The Association of Convenience Stores (ACS) has welcomed plans outlined by the Government yesterday to crack down on irresponsible alcohol misuse.

The organisation said ministers had also indicated there would be extra powers for local authorities to act against the minority of premises which do not retail responsibly or who sell irresponsible products. Meanwhile, there will also be a consultation on a mandatory code covering all alcohol retailers, implemented through mandatory licensing conditions.

James Lowman, ACS chief executive, said: “It is right that the Government creates more sanctions to deal with both adults and young people who repeatedly drink irresponsibly in our community. There needs to a range of punishments which reflect an individual’s culpability in alcohol related anti-social behaviour.”

He also commented on the code of practice for alcohol retailers, saying: “We are committed to our role as responsible retailers and to delivering our part in reducing alcohol harm. However we believe that a code of practice that affects all retailers is likely to be a bureaucratic straight-jacket on retailers and local authorities. For example, a code that dictates certain training for convenience store staff has the potential to be very restrictive and burdensome on our sector.
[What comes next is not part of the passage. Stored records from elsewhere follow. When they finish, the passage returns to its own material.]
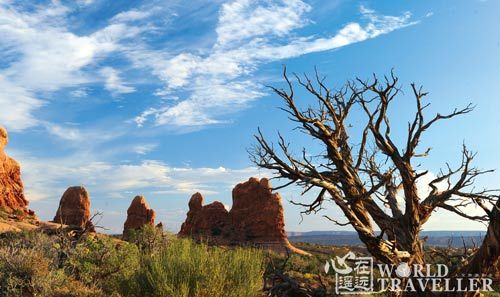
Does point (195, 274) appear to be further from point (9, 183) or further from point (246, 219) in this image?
point (246, 219)

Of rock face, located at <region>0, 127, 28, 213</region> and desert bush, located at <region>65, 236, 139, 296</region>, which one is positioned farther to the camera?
rock face, located at <region>0, 127, 28, 213</region>

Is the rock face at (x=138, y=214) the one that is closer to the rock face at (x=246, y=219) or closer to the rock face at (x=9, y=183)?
the rock face at (x=246, y=219)

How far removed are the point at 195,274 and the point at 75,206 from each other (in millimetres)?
57543

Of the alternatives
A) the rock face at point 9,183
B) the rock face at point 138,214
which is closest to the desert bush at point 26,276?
the rock face at point 9,183

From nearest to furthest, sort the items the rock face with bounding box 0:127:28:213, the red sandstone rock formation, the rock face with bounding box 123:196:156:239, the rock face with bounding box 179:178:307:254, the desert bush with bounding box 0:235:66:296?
the desert bush with bounding box 0:235:66:296, the rock face with bounding box 0:127:28:213, the rock face with bounding box 179:178:307:254, the rock face with bounding box 123:196:156:239, the red sandstone rock formation

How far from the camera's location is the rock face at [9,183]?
5338 centimetres

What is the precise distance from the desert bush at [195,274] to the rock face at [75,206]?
2160 inches

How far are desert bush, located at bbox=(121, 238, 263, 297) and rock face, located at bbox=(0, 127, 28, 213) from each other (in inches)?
2023

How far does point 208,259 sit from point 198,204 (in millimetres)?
68511

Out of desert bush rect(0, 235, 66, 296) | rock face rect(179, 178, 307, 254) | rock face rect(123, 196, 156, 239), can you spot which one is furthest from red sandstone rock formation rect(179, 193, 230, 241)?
Result: desert bush rect(0, 235, 66, 296)

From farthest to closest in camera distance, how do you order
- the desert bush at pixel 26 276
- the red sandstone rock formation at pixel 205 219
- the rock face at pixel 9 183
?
the red sandstone rock formation at pixel 205 219
the rock face at pixel 9 183
the desert bush at pixel 26 276

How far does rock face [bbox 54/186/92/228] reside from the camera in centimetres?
5853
“We are keen to see more details on the proposed restrictions on price and promotion. We are not convinced that there is a robust evidence base to show that measures outlined in this code of practice to restrict the way alcohol is promoted will prevent alcohol related harms. Such measures may undermine competitiveness and harm the interests of responsible consumers.
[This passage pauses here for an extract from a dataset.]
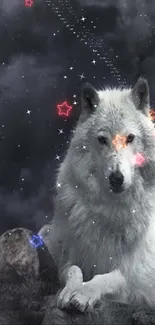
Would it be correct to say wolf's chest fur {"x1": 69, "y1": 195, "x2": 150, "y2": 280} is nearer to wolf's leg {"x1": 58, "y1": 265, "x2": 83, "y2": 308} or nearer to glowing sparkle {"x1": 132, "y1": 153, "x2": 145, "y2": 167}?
wolf's leg {"x1": 58, "y1": 265, "x2": 83, "y2": 308}

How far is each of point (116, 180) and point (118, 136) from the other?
618 mm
“We are also concerned about the Government’s pledge to pursue a ‘two strikes and you’re out’ policy in relation to alcohol retailers. We support effective sanctions against irresponsible retailers but think the priority should be placed on partnership working and not draconian enforcement."

The ACS said it had also been working to help advise on the minimum wage. Earlier this week a delegation, including independent retailers Jonathan James and Jonathan Clarke, met with the Low Pay Commission as part of the consultation on the National Minimum Wage rates for 2009/190 and 2010/11.

 

 

Lowman, who led the delegation, said: “Convenience stores have had to contend with inflation-busting increases in the National Minimum Wage as well as coping with rising utility costs, bank charges and business rates, as well as other employment law changes that have brought costs and administrative burdens. With the country facing uncertain economic conditions, and with the Government tightly controlling public sector pay increases, now is not the time for further increases that would damage our sector.

 

“Businesses are dealing with these extra costs through cutting back on staffing overtime, reducing pay increases and working extra hours themselves. Many businesses that in the past prided themselves on paying above the minimum wage are now unable to. Any significant minimum wage increase could lead to further cut backs on staff numbers and hours, as well as making it harder for retailers to invest in their businesses.”

 

 

The ACS called on the Low Pay Commission to listen to the chancellor Alistair Darling’s comments earlier this year when he said: "Pay awards in both the private and public sector have to be consistent with our inflation target, which is 2.0 per cent." The ACS said it had made the case that if the chancellor believed that big business and the public sector should be receiving pay rises of 2% then this should be reflected in the minimum wage.